Records from a spatial question set
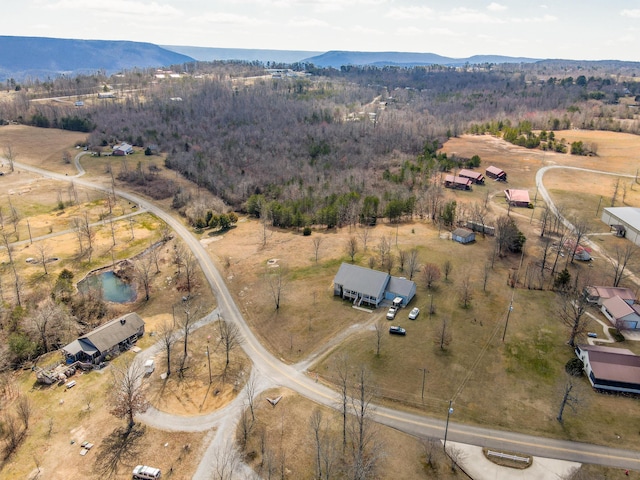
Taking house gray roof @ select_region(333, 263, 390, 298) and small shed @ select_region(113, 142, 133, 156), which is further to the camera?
small shed @ select_region(113, 142, 133, 156)

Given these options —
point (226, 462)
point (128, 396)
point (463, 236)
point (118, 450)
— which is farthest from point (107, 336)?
point (463, 236)

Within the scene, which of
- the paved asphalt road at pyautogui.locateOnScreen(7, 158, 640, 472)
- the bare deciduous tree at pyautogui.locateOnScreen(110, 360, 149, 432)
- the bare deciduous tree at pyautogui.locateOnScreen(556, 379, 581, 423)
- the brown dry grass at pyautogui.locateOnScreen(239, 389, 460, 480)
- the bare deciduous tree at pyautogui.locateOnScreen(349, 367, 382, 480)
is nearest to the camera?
the bare deciduous tree at pyautogui.locateOnScreen(349, 367, 382, 480)

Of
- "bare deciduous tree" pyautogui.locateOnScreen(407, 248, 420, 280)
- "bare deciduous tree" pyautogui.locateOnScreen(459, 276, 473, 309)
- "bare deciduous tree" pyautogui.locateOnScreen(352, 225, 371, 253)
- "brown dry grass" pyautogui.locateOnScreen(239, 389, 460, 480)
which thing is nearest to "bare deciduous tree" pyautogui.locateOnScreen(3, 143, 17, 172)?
"bare deciduous tree" pyautogui.locateOnScreen(352, 225, 371, 253)

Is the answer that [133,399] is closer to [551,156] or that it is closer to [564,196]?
[564,196]

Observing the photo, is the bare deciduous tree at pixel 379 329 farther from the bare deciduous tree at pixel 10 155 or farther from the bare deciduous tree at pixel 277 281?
the bare deciduous tree at pixel 10 155

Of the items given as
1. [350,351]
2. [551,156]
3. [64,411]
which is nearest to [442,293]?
[350,351]

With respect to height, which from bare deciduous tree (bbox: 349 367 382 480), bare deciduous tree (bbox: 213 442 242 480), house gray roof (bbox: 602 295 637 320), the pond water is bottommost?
the pond water

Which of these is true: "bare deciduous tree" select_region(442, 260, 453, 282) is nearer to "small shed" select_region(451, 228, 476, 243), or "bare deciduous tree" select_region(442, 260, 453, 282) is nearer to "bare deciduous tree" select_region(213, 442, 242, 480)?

## Aim:
Copy the records verbatim, starting at the line containing "Observing the photo, is" and continuing through the end of the records.

## Full output:
Observing the photo, is the bare deciduous tree at pixel 379 329 farther from the bare deciduous tree at pixel 10 155 or farther from the bare deciduous tree at pixel 277 281?
the bare deciduous tree at pixel 10 155

Of the items given as
1. [350,351]
2. [551,156]
3. [64,411]
which is nearest to [442,293]?
[350,351]

With respect to height, which from bare deciduous tree (bbox: 349 367 382 480), bare deciduous tree (bbox: 213 442 242 480), house gray roof (bbox: 602 295 637 320), the pond water is bottommost?
the pond water

Which of these is true: "bare deciduous tree" select_region(442, 260, 453, 282) is nearer to "small shed" select_region(451, 228, 476, 243), or "bare deciduous tree" select_region(442, 260, 453, 282) is nearer to "bare deciduous tree" select_region(213, 442, 242, 480)?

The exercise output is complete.